Text passage start
The use of musical accompaniment was pioneered by the composer Cabdullaahi Qarshe,
who introduced the oud, an Arabic string instrument, to Somali poetry in the 1940s. The
first new genre that emerged from this was the heello, drawing from a prior genre known
as belwo. Originally consisting of love poems, the heello genre was subsequently adapted
as an important medium for nationalist poetry amid the Somali struggle for
independence. As attested by John William Johnson, this heello urban-based genre “was
the voice of marginal segments of the society” (Johnson 1995:111). After Somali
independence in 1960, the heello genre developed into a modern form of hees, which has
become widespread since the 1970s.
Text passage end
Provided data start
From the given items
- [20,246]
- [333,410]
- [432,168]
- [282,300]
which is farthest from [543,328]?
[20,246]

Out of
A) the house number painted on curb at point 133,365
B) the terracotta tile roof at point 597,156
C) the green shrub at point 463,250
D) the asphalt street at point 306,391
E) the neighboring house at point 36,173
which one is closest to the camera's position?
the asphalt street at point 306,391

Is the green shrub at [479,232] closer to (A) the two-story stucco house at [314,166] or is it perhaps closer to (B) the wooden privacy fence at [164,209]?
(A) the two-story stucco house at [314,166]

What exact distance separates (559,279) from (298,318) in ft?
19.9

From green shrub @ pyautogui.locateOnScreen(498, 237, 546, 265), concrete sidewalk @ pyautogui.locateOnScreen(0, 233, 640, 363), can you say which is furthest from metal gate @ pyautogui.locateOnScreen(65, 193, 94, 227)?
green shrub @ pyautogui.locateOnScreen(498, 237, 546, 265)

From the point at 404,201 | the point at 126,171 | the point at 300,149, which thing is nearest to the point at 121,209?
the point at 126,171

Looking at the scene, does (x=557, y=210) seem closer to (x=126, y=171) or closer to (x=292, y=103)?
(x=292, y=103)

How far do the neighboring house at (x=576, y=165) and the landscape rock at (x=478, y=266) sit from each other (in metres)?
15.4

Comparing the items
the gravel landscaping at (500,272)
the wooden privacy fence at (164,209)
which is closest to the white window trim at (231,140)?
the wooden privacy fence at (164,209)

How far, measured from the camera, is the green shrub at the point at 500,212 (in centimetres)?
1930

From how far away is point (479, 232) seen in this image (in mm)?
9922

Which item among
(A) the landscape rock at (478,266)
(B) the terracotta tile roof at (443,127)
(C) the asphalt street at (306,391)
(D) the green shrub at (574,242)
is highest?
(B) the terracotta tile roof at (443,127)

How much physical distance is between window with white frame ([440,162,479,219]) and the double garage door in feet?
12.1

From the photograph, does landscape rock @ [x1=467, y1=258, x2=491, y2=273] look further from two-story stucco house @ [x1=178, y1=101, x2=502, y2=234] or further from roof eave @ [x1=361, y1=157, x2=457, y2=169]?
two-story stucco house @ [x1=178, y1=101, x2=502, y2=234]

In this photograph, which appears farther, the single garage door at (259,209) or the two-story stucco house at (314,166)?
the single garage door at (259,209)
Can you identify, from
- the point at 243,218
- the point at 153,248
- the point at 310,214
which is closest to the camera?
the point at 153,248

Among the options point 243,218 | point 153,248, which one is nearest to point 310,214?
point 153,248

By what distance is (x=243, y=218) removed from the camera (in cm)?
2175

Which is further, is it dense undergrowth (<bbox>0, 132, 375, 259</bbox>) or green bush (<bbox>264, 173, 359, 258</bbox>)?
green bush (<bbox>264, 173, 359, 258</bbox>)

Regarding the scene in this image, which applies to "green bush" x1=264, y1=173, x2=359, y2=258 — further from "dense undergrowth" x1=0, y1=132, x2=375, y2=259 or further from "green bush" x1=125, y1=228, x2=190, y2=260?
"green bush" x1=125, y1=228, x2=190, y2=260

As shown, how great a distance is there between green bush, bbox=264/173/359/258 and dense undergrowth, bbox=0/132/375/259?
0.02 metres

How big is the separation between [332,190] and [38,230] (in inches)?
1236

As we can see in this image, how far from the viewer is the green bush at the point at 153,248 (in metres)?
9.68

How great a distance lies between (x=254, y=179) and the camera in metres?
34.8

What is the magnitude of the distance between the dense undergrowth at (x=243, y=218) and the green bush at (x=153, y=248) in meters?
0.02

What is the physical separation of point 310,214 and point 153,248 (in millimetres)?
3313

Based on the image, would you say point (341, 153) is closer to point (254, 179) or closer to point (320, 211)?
Provided data end
:: Exercise instructions ::
1: From the passage on Somali music, list every named form of Somali song or poetry.
2: Please extract everything from "The use of musical" down to "since the 1970s." in the passage on Somali music, without changing any wording.
3: According to the passage on Somali music, who introduced the oud to Somali poetry?

:: Correct answers ::
1:
heello
belwo
hees

2:
The use of musical accompaniment was pioneered by the composer Cabdullaahi Qarshe,
who introduced the oud, an Arabic string instrument, to Somali poetry in the 1940s. The
first new genre that emerged from this was the heello, drawing from a prior genre known
as belwo. Originally consisting of love poems, the heello genre was subsequently adapted
as an important medium for nationalist poetry amid the Somali struggle for
independence. As attested by John William Johnson, this heello urban-based genre “was
the voice of marginal segments of the society” (Johnson 1995:111). After Somali
independence in 1960, the heello genre developed into a modern form of hees, which has
become widespread since the 1970s.

3: The composer Cabdullaahi Qarshe, in the 1940s.